### SUPPLIED RECORDS ###

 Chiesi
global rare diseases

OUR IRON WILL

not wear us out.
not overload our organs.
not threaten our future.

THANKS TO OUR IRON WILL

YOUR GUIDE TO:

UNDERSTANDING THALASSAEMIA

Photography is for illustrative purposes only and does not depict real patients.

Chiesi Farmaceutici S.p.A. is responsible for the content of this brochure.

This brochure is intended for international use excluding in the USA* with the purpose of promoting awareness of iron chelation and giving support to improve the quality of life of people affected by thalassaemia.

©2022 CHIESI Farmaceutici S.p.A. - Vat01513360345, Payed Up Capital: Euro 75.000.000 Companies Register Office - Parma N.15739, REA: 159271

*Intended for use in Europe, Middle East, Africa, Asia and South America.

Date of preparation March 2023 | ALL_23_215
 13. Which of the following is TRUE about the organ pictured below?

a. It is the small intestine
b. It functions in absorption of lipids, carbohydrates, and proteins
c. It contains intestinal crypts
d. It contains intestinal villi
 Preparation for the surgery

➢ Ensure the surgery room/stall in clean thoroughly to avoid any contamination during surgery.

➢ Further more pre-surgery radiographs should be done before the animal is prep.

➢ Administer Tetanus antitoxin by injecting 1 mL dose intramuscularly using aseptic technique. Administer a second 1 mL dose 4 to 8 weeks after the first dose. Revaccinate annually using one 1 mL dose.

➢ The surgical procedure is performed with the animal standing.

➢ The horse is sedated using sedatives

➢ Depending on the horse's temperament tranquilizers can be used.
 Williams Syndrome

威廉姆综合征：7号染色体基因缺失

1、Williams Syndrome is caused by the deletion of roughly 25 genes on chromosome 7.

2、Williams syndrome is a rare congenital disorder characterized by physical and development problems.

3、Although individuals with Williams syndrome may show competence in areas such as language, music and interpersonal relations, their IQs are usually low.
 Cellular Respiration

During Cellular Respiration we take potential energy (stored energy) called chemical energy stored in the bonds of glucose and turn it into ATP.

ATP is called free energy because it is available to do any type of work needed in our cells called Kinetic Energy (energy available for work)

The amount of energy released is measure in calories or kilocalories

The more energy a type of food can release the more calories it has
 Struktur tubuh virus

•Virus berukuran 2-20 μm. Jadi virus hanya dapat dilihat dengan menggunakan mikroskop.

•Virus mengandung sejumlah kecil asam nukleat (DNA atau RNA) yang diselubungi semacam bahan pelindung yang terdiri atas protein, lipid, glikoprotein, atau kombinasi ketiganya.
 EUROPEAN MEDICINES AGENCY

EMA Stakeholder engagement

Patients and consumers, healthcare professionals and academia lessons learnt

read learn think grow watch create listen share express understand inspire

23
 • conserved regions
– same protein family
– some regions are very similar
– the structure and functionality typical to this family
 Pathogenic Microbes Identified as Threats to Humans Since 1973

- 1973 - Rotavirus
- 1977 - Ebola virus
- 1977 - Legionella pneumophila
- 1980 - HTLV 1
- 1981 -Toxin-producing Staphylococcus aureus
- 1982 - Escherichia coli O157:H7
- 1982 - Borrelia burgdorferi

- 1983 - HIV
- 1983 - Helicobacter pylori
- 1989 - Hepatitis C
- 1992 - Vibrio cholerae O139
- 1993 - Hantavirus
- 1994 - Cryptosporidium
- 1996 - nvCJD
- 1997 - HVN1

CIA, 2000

###

## ASSIGNMENT
The full set of entries above needs to be restated word for word.

## ANSWER SECTION
 Chiesi
global rare diseases

OUR IRON WILL

not wear us out.
not overload our organs.
not threaten our future.

THANKS TO OUR IRON WILL

YOUR GUIDE TO:

UNDERSTANDING THALASSAEMIA

Photography is for illustrative purposes only and does not depict real patients.

Chiesi Farmaceutici S.p.A. is responsible for the content of this brochure.

This brochure is intended for international use excluding in the USA* with the purpose of promoting awareness of iron chelation and giving support to improve the quality of life of people affected by thalassaemia.

©2022 CHIESI Farmaceutici S.p.A. - Vat01513360345, Payed Up Capital: Euro 75.000.000 Companies Register Office - Parma N.15739, REA: 159271

*Intended for use in Europe, Middle East, Africa, Asia and South America.

Date of preparation March 2023 | ALL_23_215
 13. Which of the following is TRUE about the organ pictured below?

a. It is the small intestine
b. It functions in absorption of lipids, carbohydrates, and proteins
c. It contains intestinal crypts
d. It contains intestinal villi
 Preparation for the surgery

➢ Ensure the surgery room/stall in clean thoroughly to avoid any contamination during surgery.

➢ Further more pre-surgery radiographs should be done before the animal is prep.

➢ Administer Tetanus antitoxin by injecting 1 mL dose intramuscularly using aseptic technique. Administer a second 1 mL dose 4 to 8 weeks after the first dose. Revaccinate annually using one 1 mL dose.

➢ The surgical procedure is performed with the animal standing.

➢ The horse is sedated using sedatives

➢ Depending on the horse's temperament tranquilizers can be used.
 Williams Syndrome

威廉姆综合征：7号染色体基因缺失

1、Williams Syndrome is caused by the deletion of roughly 25 genes on chromosome 7.

2、Williams syndrome is a rare congenital disorder characterized by physical and development problems.

3、Although individuals with Williams syndrome may show competence in areas such as language, music and interpersonal relations, their IQs are usually low.
 Cellular Respiration

During Cellular Respiration we take potential energy (stored energy) called chemical energy stored in the bonds of glucose and turn it into ATP.

ATP is called free energy because it is available to do any type of work needed in our cells called Kinetic Energy (energy available for work)

The amount of energy released is measure in calories or kilocalories

The more energy a type of food can release the more calories it has
 Struktur tubuh virus

•Virus berukuran 2-20 μm. Jadi virus hanya dapat dilihat dengan menggunakan mikroskop.

•Virus mengandung sejumlah kecil asam nukleat (DNA atau RNA) yang diselubungi semacam bahan pelindung yang terdiri atas protein, lipid, glikoprotein, atau kombinasi ketiganya.
 EUROPEAN MEDICINES AGENCY

EMA Stakeholder engagement

Patients and consumers, healthcare professionals and academia lessons learnt

read learn think grow watch create listen share express understand inspire

23
 • conserved regions
– same protein family
– some regions are very similar
– the structure and functionality typical to this family
 Pathogenic Microbes Identified as Threats to Humans Since 1973

- 1973 - Rotavirus
- 1977 - Ebola virus
- 1977 - Legionella pneumophila
- 1980 - HTLV 1
- 1981 -Toxin-producing Staphylococcus aureus
- 1982 - Escherichia coli O157:H7
- 1982 - Borrelia burgdorferi

- 1983 - HIV
- 1983 - Helicobacter pylori
- 1989 - Hepatitis C
- 1992 - Vibrio cholerae O139
- 1993 - Hantavirus
- 1994 - Cryptosporidium
- 1996 - nvCJD
- 1997 - HVN1

CIA, 2000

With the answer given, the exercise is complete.